■ YOUR TASK ■
Starting at the first line of the data below, write out each line exactly until you reach the line containing "Ohio, site KILC4N, 2022-04-29", and include that line too.

■ DATA UNDER STUDY ■
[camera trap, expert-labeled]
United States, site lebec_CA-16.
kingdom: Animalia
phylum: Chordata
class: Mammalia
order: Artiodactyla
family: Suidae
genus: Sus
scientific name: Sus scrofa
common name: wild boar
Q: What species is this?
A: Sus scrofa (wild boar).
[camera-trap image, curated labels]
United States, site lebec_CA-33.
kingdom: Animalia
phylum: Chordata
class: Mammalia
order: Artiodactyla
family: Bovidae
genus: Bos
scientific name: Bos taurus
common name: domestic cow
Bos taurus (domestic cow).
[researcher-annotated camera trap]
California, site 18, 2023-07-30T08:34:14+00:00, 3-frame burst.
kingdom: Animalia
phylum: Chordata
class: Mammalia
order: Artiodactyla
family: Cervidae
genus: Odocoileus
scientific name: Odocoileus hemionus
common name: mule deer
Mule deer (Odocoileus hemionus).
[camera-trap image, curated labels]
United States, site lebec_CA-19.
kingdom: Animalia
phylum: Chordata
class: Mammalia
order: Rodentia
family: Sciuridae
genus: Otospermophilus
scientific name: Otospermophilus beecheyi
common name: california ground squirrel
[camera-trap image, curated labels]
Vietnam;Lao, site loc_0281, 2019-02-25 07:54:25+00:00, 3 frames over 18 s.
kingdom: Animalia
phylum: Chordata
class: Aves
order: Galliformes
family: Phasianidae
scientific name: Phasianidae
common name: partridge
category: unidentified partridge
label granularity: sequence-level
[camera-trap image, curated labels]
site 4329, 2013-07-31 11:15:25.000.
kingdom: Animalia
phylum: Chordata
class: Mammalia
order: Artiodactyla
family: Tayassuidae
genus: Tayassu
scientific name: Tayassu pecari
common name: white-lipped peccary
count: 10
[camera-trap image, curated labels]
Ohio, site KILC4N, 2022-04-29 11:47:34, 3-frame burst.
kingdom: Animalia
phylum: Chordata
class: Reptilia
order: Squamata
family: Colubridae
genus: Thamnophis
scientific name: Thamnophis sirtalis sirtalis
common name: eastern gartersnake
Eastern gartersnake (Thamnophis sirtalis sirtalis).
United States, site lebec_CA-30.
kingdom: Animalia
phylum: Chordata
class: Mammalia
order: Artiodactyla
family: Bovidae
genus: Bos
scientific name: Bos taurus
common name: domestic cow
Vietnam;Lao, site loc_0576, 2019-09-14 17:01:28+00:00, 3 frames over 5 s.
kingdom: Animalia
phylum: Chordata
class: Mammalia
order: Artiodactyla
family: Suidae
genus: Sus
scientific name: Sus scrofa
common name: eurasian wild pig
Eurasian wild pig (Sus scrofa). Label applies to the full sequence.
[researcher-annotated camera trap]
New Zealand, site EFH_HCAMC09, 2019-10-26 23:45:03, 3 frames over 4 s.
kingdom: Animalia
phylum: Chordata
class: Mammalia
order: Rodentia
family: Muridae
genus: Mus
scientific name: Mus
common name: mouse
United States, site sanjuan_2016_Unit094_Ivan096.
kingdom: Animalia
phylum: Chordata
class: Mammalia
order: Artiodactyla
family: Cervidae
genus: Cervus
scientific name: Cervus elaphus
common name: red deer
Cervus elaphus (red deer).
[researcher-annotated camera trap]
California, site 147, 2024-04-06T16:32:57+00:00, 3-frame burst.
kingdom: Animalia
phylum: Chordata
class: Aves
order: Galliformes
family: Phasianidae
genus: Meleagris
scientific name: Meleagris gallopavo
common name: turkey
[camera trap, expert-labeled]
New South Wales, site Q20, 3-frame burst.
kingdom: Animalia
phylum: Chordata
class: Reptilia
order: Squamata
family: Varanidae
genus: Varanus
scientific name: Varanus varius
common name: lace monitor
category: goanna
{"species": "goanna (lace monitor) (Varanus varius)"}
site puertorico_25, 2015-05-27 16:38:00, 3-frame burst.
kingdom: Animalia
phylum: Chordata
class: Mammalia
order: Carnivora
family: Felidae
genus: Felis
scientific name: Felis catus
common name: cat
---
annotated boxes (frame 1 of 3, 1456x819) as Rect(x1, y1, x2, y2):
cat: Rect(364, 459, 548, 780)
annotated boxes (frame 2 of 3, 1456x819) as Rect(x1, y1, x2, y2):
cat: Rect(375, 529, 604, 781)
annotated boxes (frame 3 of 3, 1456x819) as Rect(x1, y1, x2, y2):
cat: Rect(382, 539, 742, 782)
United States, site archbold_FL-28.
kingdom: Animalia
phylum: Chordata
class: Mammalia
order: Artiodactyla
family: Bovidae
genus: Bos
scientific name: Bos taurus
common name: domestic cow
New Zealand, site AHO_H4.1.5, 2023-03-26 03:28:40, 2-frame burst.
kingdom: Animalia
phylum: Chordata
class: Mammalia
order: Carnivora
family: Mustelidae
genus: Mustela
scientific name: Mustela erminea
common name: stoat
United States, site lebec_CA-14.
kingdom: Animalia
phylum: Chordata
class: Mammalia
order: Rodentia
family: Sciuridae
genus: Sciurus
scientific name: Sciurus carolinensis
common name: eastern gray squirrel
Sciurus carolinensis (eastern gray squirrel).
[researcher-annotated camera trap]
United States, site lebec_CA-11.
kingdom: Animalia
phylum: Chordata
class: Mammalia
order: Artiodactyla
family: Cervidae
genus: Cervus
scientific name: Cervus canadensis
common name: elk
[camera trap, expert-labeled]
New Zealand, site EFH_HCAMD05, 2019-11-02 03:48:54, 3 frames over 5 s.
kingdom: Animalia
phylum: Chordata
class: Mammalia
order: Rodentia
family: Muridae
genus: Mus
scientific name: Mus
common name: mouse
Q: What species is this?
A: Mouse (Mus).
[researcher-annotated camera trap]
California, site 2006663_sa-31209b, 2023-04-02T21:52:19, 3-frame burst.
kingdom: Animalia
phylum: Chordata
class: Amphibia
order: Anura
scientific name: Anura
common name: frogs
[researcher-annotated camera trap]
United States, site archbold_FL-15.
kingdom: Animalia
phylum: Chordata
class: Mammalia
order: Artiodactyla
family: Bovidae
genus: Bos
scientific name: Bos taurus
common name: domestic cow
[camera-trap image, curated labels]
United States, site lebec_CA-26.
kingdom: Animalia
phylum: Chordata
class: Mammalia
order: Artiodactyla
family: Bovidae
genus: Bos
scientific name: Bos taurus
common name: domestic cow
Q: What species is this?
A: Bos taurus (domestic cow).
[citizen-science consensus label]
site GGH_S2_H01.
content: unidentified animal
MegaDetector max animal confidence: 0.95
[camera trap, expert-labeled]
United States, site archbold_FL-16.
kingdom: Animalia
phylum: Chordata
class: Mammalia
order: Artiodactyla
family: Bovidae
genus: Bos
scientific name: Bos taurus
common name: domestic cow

■ WRITTEN REPLY ■
[camera trap, expert-labeled]
United States, site lebec_CA-16.
kingdom: Animalia
phylum: Chordata
class: Mammalia
order: Artiodactyla
family: Suidae
genus: Sus
scientific name: Sus scrofa
common name: wild boar
Q: What species is this?
A: Sus scrofa (wild boar).
[camera-trap image, curated labels]
United States, site lebec_CA-33.
kingdom: Animalia
phylum: Chordata
class: Mammalia
order: Artiodactyla
family: Bovidae
genus: Bos
scientific name: Bos taurus
common name: domestic cow
Bos taurus (domestic cow).
[researcher-annotated camera trap]
California, site 18, 2023-07-30T08:34:14+00:00, 3-frame burst.
kingdom: Animalia
phylum: Chordata
class: Mammalia
order: Artiodactyla
family: Cervidae
genus: Odocoileus
scientific name: Odocoileus hemionus
common name: mule deer
Mule deer (Odocoileus hemionus).
[camera-trap image, curated labels]
United States, site lebec_CA-19.
kingdom: Animalia
phylum: Chordata
class: Mammalia
order: Rodentia
family: Sciuridae
genus: Otospermophilus
scientific name: Otospermophilus beecheyi
common name: california ground squirrel
[camera-trap image, curated labels]
Vietnam;Lao, site loc_0281, 2019-02-25 07:54:25+00:00, 3 frames over 18 s.
kingdom: Animalia
phylum: Chordata
class: Aves
order: Galliformes
family: Phasianidae
scientific name: Phasianidae
common name: partridge
category: unidentified partridge
label granularity: sequence-level
[camera-trap image, curated labels]
site 4329, 2013-07-31 11:15:25.000.
kingdom: Animalia
phylum: Chordata
class: Mammalia
order: Artiodactyla
family: Tayassuidae
genus: Tayassu
scientific name: Tayassu pecari
common name: white-lipped peccary
count: 10
[camera-trap image, curated labels]
Ohio, site KILC4N, 2022-04-29 11:47:34, 3-frame burst.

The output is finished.